KİBRİTÇİ Mehmet Ferah Sayı:
66 - Ekim / Aralık 2010
Kıştı. Kar yoktu sokaklarda ama ilikleri donduran bir soğukla kaplıydı şehir. Rüzgâr uğulduyordu insandan azat edilmiş caddelerde. Geç saatlerde zaten pek kimse de olmazdı yollarda. Bugünse soğuk kilitlemişti evlerin kapılarını. İşten geç çıkmış bir garson günün yorgunluğu sırtında yavaş adımlarla evine yürüyor, az ilerideyse bardan çıkmış bir çift cadde üzerinde sarılmış taksi bekliyordu. Onlar da gidince kimsesi kalmadı şehrin. Gece yine bütün yalnızlığıyla çalmıştı kapıyı ama soğuktu ve kapıyı açan olmadı. Bu kentte geceyi kimse sevmezdi. Akşam olduktan sonra herkes evine kapanır ve yalnızlığı dışarıda bırakırdı. Yalnızdı çünkü sokaklar. Yalnızdı bütün o uzun gecelerde şehir. Rüzgâra göz kırpardı sarı trafik lâmbaları. Çöpçüler ezandan önce evlerine dönmenin telâşıyla dolaşırlardı sokaklarda. Kimse yaşamazdı bu yalnızlığı. Kimse şehirle bir olmaz; onun bu yalnızlığına, bu üşümüşlüğüne ortak çıkmazdı. Ayyaşlar küpeştelerde çöp tenekelerinde sızar, evsizler kartonlarını kapatırlardı kendi yalnızlıklarına. Evet gece üşür, üşütür, yalnızlığa boğardı bu koca kenti.

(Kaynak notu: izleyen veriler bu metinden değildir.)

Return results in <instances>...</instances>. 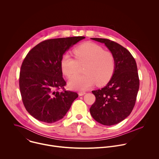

Bir tek o dinlerdi sokaklarda uğuldayan yalnızlığın türküsünü. Rüzgâr titreyen teninde nağmelerini çalarken o bu şehri yaşamaktan vazgeçmezdi. Geceler onundu, o ise kimsenin. Bu kentin kızıydı o. Hakkıydı bu kenti yaşamak. Geceleri ondan başkası dolaşmazdı bu sokaklarda. Gündüz işine giden, akşam evine dönen esir yaşantılardan muaftı. Sonuçta ne bir işi vardı, ne de bir evi. Bir yıl mı olmuştu bu yalnızlığa düşeli iki yıl mı? Kendisi de bilmiyordu ne kadar zaman geçtiğini; takvimlerden de azattı. Genelde aklına getirmiyordu bu şehirle ilk tanışmasını. Yaşamaya çabalıyordu sadece. Bu şehirle tanışması eski yaşamıyla vedalaşmasının kıyısında duruyordu ve geçmişe dönüp bakmak o kadar zordu ki. Aklına getirmemeye çalışıyordu eski hatıraları.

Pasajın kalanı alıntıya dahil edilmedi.